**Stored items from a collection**
....

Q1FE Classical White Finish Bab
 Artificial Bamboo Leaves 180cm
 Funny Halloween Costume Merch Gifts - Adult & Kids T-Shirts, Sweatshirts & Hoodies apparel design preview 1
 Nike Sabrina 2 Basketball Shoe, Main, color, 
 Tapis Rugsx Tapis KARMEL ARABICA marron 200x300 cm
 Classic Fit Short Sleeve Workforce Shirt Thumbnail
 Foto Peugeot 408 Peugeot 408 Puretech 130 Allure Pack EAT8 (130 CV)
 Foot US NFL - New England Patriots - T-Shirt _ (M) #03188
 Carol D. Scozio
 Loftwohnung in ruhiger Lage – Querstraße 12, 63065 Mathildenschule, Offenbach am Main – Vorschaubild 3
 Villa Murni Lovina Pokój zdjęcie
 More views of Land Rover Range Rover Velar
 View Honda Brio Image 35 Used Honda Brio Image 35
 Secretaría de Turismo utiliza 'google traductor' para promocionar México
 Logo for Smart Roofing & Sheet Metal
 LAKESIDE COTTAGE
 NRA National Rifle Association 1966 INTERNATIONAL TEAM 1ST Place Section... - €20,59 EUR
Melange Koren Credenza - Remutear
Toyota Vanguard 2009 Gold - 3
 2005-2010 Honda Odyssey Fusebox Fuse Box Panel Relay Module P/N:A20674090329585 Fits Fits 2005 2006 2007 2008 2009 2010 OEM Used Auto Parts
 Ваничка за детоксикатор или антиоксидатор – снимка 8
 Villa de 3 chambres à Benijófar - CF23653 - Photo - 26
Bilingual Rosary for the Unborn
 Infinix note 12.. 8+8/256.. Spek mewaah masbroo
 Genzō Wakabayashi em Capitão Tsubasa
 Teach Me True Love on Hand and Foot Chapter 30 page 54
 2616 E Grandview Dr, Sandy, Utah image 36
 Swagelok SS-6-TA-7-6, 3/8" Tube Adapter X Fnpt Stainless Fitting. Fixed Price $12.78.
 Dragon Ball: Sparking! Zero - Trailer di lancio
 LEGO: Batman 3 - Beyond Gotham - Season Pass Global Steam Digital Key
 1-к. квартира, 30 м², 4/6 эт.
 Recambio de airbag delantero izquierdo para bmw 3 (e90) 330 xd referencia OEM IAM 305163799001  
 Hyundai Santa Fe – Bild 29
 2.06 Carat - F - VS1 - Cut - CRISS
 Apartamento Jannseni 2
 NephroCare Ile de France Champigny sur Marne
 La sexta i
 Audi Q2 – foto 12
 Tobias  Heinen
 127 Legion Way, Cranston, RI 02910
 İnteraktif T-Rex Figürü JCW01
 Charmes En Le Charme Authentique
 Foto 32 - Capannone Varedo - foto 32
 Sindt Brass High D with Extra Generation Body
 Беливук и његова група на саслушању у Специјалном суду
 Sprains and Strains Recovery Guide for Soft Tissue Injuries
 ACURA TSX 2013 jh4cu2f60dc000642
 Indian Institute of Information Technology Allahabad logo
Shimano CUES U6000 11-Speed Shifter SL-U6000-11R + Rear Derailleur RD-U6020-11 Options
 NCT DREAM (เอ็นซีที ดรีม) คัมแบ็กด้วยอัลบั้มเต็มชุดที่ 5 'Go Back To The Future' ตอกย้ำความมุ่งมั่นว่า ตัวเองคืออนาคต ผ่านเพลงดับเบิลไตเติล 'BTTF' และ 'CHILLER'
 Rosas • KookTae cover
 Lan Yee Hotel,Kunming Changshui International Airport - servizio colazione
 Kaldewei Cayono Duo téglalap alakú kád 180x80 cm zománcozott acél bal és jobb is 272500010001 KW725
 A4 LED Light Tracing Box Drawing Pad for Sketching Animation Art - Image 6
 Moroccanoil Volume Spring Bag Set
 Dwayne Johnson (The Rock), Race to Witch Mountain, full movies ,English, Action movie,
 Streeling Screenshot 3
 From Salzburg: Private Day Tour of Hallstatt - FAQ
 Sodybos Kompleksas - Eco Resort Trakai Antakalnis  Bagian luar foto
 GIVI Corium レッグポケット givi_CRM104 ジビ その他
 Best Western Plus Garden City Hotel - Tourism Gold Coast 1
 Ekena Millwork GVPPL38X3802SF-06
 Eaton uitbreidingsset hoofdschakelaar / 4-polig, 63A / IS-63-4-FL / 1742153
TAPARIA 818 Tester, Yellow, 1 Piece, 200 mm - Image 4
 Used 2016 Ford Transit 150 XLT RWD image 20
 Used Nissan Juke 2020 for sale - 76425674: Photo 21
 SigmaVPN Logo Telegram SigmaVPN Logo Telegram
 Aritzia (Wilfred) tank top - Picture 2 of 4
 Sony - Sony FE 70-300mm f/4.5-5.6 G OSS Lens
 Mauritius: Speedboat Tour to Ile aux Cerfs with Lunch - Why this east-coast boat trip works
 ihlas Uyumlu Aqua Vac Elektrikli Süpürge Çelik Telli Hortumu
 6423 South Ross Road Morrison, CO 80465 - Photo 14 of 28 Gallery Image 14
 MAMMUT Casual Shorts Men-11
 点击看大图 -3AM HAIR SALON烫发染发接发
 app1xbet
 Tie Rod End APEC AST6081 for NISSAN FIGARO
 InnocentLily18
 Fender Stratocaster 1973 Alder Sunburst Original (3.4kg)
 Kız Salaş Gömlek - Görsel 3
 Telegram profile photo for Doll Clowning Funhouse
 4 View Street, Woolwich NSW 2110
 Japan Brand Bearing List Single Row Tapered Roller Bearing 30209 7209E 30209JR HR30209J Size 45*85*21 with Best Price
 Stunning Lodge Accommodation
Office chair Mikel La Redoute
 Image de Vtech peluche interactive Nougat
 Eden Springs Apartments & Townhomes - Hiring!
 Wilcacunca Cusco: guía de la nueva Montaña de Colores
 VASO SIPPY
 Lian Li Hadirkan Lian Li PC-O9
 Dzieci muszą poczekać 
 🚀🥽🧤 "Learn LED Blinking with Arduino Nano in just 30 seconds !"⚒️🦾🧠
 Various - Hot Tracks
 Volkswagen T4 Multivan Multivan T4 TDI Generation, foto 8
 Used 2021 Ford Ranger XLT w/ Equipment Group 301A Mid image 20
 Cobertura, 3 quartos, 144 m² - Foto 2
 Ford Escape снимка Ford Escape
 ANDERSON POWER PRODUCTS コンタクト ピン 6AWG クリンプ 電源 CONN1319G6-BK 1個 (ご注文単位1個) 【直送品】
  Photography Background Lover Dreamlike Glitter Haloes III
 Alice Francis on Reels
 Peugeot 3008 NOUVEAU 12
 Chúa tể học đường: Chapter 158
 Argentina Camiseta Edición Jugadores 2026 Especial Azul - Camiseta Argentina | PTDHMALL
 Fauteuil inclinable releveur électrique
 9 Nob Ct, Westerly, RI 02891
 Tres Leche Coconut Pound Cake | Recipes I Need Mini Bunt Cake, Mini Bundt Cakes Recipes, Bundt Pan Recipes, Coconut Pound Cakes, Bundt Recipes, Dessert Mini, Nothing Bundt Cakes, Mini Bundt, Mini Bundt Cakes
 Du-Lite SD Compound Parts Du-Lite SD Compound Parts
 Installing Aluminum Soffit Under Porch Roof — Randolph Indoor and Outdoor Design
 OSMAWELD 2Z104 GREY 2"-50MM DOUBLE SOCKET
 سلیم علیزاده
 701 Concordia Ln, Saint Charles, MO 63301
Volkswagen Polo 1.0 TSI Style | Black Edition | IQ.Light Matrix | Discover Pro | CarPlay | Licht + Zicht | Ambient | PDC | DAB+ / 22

....

**Exercise details**
Collect every line of the entries above that contains the string "Gold", matching case exactly.

**Exercise solution**
Toyota Vanguard 2009 Gold - 3
 Best Western Plus Garden City Hotel - Tourism Gold Coast 1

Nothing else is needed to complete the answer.